Das sind wichtige Themen,
die gerade Teenager besonders beschäftigen: Wie findet man
seinen individuellen Platz in einer Welt, die einem doch
ziemlich genau sagt, wie man sein und was man gut finden
soll?
FS:
Also werden auch Eigenschaften, die man in Zeiten von
Technikwahn und Materialismus nicht vergessen sollte, in
Vampirgeschichten wieder nähergebracht?
SB: Vampire müssen durch
ihre praktisch unbegrenzte Lebenszeit natürlich auch mit
den Konsequenzen ihrer Entscheidungen unbegrenzt leben. Da
werden dann plötzlich ganz andere Dinge wichtig. Da wird
eben nicht das Materielle wichtig, oder die Titel und die
Ausbildung.
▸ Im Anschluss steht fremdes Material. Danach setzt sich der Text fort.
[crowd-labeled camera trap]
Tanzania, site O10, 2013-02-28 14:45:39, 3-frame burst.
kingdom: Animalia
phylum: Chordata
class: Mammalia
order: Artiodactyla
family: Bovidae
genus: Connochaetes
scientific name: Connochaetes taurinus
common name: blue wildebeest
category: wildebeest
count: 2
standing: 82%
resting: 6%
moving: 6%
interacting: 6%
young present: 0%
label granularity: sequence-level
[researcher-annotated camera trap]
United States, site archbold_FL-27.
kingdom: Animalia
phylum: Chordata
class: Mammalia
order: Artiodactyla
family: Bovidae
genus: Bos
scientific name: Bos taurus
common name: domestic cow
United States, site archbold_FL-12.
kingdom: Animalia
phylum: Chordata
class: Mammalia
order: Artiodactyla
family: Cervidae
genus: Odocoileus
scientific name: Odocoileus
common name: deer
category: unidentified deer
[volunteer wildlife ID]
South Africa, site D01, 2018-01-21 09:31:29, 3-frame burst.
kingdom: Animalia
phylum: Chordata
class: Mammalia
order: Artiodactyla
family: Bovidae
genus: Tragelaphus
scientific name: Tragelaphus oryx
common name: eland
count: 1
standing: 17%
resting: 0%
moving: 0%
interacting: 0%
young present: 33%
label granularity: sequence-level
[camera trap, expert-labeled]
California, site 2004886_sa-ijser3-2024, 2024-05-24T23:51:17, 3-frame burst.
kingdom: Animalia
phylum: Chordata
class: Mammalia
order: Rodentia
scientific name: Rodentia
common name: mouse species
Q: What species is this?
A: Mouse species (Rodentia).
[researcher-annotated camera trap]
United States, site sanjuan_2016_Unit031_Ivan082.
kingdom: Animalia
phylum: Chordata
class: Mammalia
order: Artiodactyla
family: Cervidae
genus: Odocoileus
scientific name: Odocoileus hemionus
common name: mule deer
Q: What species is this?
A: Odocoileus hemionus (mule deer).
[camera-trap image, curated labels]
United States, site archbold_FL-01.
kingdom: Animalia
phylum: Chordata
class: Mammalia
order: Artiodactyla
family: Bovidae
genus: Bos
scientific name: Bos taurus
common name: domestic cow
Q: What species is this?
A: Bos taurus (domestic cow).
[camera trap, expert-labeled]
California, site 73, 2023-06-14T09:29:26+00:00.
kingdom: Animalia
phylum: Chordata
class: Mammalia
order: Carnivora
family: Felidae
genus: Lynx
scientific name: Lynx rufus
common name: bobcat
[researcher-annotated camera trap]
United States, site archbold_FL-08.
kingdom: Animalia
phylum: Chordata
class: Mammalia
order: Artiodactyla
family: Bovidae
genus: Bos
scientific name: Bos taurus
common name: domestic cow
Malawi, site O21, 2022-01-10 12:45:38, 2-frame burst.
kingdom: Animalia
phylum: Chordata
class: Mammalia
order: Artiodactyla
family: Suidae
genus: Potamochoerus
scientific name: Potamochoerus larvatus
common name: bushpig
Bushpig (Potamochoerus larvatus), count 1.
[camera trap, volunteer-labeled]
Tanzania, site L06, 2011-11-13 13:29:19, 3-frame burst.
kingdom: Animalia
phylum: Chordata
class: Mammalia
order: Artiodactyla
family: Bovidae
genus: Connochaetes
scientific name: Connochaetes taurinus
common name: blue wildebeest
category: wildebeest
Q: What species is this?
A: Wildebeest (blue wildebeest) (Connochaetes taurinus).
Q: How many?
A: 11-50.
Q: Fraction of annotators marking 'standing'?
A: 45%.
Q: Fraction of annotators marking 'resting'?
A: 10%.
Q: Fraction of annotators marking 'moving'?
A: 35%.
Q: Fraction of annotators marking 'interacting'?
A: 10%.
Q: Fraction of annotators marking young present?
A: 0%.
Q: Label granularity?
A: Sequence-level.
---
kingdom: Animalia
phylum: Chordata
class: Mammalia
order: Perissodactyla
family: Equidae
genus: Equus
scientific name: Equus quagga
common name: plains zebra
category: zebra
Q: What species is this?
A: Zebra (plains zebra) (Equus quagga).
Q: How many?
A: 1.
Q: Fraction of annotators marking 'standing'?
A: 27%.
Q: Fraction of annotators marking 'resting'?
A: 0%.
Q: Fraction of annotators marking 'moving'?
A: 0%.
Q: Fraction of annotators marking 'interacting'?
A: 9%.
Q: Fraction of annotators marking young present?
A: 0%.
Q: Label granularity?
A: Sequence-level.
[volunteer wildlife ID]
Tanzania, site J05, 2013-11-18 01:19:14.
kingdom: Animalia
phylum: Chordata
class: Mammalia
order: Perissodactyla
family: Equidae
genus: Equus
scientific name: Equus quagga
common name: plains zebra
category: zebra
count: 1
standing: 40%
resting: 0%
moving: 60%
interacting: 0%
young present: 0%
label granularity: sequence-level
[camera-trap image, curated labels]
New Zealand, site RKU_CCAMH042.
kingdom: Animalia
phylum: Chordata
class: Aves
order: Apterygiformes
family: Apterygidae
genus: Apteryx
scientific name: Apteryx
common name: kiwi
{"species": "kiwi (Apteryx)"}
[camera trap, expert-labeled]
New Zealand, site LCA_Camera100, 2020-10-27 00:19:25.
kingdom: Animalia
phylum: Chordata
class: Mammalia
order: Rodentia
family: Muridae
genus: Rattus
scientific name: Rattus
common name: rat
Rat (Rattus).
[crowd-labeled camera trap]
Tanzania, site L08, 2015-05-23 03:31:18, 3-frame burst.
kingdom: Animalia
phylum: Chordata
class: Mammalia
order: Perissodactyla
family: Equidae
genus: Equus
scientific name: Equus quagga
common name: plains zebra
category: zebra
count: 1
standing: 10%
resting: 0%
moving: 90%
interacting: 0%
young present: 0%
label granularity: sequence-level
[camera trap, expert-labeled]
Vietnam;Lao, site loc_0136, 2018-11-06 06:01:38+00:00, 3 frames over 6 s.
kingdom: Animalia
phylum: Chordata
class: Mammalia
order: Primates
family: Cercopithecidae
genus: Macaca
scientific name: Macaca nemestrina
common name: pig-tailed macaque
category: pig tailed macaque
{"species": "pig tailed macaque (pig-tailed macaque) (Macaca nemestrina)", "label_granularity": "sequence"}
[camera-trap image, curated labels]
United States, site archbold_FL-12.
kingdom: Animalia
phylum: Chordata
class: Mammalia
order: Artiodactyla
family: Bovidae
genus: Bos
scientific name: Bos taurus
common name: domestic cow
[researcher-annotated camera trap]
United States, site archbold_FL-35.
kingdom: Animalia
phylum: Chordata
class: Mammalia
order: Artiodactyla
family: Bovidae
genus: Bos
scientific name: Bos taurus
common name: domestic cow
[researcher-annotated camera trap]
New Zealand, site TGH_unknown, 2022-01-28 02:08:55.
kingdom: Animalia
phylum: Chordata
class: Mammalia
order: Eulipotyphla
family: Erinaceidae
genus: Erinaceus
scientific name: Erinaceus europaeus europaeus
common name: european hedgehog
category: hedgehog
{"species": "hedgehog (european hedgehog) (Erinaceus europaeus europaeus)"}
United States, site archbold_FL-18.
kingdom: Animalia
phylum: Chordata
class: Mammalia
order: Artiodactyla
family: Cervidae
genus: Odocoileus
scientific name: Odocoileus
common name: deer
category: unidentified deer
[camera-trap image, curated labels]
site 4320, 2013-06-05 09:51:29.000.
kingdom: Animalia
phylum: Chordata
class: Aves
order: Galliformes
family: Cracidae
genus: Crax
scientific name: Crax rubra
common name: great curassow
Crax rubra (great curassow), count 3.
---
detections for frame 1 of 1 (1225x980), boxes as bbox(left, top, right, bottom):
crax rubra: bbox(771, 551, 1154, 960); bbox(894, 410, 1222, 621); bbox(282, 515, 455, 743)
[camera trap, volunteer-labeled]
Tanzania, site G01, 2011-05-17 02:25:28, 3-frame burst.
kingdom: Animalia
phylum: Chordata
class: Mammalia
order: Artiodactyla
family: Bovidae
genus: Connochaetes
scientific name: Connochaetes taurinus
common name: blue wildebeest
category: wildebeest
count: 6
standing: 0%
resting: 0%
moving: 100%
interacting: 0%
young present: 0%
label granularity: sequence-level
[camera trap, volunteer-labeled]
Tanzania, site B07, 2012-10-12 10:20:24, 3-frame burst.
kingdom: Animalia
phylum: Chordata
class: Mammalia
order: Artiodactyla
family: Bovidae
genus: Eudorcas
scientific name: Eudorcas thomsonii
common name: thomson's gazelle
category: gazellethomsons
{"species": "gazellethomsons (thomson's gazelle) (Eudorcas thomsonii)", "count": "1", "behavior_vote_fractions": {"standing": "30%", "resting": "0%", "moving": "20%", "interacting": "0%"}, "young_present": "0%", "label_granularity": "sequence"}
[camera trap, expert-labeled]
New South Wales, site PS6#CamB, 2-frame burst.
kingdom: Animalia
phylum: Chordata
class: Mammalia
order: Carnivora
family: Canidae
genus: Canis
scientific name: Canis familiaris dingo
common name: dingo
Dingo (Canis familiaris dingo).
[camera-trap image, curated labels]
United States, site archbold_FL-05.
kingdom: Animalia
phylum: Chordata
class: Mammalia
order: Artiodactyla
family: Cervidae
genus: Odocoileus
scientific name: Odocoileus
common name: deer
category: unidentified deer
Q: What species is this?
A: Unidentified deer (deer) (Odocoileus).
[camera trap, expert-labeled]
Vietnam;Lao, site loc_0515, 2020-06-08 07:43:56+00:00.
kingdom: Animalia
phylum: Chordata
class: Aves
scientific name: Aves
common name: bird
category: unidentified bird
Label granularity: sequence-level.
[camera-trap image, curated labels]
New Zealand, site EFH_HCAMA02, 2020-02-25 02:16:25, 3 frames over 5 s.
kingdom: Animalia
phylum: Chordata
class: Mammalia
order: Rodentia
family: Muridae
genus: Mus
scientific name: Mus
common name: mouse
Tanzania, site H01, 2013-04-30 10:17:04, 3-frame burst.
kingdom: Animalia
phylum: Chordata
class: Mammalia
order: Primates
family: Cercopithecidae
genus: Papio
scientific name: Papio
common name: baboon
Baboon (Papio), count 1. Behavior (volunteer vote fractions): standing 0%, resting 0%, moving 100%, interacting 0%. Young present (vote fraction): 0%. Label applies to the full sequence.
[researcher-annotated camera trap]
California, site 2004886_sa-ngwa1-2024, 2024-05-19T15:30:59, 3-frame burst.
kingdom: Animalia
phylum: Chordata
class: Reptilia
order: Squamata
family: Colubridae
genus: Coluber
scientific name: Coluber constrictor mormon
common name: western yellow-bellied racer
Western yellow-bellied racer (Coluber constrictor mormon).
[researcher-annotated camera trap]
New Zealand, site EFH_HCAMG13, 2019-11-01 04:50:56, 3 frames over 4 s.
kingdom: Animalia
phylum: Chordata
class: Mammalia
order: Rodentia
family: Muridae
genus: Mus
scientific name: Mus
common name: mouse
Man denke zum Beispiel daran, wie Edward Bella
durch sein Elternhaus führt und iht eine ganze Wand voller
mortarboards
zeigt, das ist eine Art Doktorhut, die man in den USA beim
Highschool- und Studienabschluss bekommt. Dadurch, dass
die Cullens so lange leben, können sie eine ganze Wand
damit tapezieren. Für sie ist dieses Symbol unwichtig
geworden. Die eigene Persönlichkeitsbildung und die
eigenen Werte werden sehr viel wichtiger, Werte wie
Familie oder Loyalität.
FS:
Haben
Sie zum Schluss noch einen Lektüretipp aus der
Vampirliteratur für uns?
SB: Ja, Totenbraut von
Nina Blazón, ein Roman, der in Serbien spielt und
ausnahmsweise einmal nicht vom attraktiven
Hochglanz-Vampir nach dem Vorbild von Dracula handelt,
sondern in den osteuropäischen Volksglauben hineingeht.
FS: Vielen Dank für das
Interview!
"'No Sex Please, We're Vegetarians' - Marketing the Vampire and Sexual Curiosity in Twilight, True Blood and the Sookie Stackhouse Novels". Gothic Transgressions. Extension and Commercialisation of a Cultural Mode. Eds. Ellen Redling and Christian Schneider. Kultur: Forschung und Wissenschaft Bd. 19. Münster: LIT, 2015.
Link zum Buch
"Satanisches Wissen? Neugier als Grenzüberschreitung in Science Fiction und Horror". Feststellungen. Dokumentation des 25. Film- und fernsehwissenschaftlichen Kolloquiums. Hgg. Thomas Nachreiner, Peter Podrez. Marburg: Schüren, 2014. 343-52. Link zum Buch
"'Bitten Is the New Black' – Images of Women in Canadian and US American Vampire Chick Lit". The Centennial Reader. Current Readings - Reading Currents. Ed. William Bunn. Mount Royal University, Canada. 2011 Summer Issue.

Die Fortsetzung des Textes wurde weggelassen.